L’enquête, menée en collaboration avec d’autres autorités européennes de protection des données, a conclu que Meta ne dispose pas d’une base juridique suffisante pour collecter et traiter ces données. Les pixels de suivi, de petits fragments de code, permettent à Meta de suivre le comportement des utilisateurs sur des sites web externes, même s’ils ne sont pas connectés à Facebook ou Instagram. Ces informations sont ensuite utilisées pour diffuser des publicités ciblées.
L’Autorité de contrôle de Hambourg a ordonné à Meta de cesser cette pratique illégale et a imposé une amende de 60 millions d’euros. Selon l’autorité, Meta viole les dispositions du Règlement général sur la protection des données (RGPD) en collectant des données sans consentement explicite des utilisateurs.

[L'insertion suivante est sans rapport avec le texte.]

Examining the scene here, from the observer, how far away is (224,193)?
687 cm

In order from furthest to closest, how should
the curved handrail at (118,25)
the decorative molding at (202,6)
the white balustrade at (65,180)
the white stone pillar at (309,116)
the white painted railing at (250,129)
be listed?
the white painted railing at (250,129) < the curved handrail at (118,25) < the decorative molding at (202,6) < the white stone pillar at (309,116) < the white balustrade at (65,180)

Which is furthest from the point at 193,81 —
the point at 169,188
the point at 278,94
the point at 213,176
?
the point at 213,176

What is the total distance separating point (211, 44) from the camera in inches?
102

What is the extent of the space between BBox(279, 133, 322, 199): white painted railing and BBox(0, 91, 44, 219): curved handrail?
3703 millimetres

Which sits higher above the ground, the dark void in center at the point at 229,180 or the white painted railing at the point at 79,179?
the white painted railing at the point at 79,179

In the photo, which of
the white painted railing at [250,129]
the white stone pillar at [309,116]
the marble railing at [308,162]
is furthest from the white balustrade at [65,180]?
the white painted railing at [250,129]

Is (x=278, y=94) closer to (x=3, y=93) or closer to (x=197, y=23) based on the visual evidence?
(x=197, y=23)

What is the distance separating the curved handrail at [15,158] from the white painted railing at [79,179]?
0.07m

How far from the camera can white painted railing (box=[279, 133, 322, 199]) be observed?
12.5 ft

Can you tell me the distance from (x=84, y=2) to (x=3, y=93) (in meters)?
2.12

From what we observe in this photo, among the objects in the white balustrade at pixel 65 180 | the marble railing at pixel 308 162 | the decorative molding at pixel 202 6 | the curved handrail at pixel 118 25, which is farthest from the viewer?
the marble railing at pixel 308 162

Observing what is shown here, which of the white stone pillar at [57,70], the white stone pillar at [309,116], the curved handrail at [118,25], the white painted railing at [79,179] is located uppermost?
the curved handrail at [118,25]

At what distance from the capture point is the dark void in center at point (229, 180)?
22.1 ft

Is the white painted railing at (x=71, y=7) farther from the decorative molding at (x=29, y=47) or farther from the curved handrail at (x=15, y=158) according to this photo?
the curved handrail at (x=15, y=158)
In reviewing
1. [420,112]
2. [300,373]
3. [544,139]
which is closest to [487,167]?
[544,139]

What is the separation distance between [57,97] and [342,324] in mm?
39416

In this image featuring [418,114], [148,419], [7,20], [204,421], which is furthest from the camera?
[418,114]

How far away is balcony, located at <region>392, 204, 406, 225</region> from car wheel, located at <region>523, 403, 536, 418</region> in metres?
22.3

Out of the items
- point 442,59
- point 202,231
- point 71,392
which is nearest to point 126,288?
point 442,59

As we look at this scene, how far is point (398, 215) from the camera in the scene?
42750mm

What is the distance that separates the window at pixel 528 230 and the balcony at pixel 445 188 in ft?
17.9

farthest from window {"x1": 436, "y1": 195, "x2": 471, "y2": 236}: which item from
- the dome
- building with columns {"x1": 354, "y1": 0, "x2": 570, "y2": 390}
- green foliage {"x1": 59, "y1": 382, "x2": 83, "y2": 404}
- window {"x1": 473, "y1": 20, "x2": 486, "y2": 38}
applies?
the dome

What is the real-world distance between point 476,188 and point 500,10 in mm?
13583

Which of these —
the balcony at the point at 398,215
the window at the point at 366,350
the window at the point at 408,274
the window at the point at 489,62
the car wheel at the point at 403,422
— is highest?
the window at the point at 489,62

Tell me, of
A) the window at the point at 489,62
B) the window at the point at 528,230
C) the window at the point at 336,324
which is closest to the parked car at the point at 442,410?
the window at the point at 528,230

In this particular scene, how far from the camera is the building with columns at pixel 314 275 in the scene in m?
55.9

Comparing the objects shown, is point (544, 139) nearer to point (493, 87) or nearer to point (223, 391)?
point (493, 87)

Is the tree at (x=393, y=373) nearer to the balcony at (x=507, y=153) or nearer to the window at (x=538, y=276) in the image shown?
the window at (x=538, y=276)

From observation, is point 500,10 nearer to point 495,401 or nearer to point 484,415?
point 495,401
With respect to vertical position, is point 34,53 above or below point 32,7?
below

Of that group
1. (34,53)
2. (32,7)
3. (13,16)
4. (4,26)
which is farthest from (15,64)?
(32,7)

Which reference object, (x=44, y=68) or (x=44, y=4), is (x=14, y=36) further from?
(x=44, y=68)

Cette décision intervient après une plainte déposée par un utilisateur européen, qui estimait que la collecte de données par Meta était une violation de sa vie privée. L’enquête a confirmé que Meta collecte des données sur des millions d’utilisateurs européens sans leur consentement.
Meta a déclaré qu’elle contestait la décision et qu’elle estimait respecter les lois européennes sur la protection des données. La société a toutefois annoncé qu’elle coopérerait avec les autorités de contrôle pour trouver une solution.
Cette affaire souligne la complexité croissante de la protection des données en ligne et la nécessité pour les entreprises de respecter scrupuleusement les règles du RGPD. Les autorités européennes de protection des données intensifient leurs efforts pour faire respecter ces règles et protéger la vie privée des citoyens.